◆ TASK DIRECTIONS
Rewrite the records as a Markdown table with the columns Row and Line, starting at the line that contains "Which of the man" and going through the end of the records. Give each line a row number and leave out blank lines.
━━━━━ PROVIDED DATA ━━━━━
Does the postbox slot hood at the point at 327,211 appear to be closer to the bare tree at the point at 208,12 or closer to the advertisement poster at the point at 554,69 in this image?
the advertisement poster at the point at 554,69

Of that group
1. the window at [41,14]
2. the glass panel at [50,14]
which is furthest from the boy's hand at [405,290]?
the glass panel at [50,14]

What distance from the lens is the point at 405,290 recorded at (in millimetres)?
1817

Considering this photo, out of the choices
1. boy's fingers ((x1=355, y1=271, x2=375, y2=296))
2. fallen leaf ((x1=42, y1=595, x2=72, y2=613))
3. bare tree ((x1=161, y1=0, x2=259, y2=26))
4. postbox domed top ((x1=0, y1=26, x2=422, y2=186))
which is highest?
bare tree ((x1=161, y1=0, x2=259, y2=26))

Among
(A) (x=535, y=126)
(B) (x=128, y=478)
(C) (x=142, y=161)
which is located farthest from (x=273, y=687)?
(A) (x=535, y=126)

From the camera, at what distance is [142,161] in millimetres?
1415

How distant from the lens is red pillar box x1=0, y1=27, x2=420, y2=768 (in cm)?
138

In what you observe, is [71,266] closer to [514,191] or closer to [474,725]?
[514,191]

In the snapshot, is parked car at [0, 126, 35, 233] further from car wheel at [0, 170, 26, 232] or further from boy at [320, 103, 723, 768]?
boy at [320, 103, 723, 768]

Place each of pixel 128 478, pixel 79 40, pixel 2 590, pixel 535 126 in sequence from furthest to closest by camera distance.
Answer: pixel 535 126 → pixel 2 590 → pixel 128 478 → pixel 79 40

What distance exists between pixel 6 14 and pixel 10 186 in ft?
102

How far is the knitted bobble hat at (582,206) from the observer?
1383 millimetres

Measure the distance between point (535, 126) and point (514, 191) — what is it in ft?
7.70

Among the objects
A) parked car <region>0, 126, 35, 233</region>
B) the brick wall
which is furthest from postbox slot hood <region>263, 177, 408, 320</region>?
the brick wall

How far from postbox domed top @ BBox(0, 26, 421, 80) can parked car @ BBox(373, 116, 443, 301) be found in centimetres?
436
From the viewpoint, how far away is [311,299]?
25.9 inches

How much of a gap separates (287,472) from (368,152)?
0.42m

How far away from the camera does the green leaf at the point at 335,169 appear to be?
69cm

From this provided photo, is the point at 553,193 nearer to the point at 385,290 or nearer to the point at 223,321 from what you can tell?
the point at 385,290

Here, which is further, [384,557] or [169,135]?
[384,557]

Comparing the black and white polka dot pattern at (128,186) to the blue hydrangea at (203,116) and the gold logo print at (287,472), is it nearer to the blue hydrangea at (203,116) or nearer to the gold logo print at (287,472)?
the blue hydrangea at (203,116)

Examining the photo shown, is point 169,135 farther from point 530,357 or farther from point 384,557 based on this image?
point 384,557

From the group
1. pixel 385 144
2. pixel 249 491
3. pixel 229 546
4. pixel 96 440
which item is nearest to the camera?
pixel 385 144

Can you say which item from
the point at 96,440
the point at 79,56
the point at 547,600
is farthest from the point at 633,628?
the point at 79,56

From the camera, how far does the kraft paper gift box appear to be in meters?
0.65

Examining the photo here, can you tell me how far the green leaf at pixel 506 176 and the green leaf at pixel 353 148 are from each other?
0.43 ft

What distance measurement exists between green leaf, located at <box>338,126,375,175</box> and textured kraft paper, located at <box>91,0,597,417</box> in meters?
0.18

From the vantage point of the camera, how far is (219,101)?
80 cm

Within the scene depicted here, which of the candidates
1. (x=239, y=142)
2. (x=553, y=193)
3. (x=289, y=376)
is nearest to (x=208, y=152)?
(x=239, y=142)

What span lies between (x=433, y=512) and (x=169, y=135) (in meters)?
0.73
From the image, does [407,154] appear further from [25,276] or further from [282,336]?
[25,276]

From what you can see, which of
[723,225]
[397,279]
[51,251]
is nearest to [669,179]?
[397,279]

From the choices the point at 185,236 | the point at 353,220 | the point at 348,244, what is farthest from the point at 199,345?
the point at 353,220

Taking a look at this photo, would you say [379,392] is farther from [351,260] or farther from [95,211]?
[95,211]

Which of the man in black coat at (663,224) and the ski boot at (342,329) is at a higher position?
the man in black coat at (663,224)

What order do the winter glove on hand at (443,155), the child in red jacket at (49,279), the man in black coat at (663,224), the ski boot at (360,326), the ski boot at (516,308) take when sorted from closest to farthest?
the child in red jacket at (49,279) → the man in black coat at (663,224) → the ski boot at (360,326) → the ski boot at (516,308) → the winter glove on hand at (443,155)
━━━━━
◆ THE ANSWER
| Row | Line |
|---|---|
| 1 | Which of the man in black coat at (663,224) and the ski boot at (342,329) is at a higher position? |
| 2 | the man in black coat at (663,224) |
| 3 | What order do the winter glove on hand at (443,155), the child in red jacket at (49,279), the man in black coat at (663,224), the ski boot at (360,326), the ski boot at (516,308) take when sorted from closest to farthest? |
| 4 | the child in red jacket at (49,279) → the man in black coat at (663,224) → the ski boot at (360,326) → the ski boot at (516,308) → the winter glove on hand at (443,155) |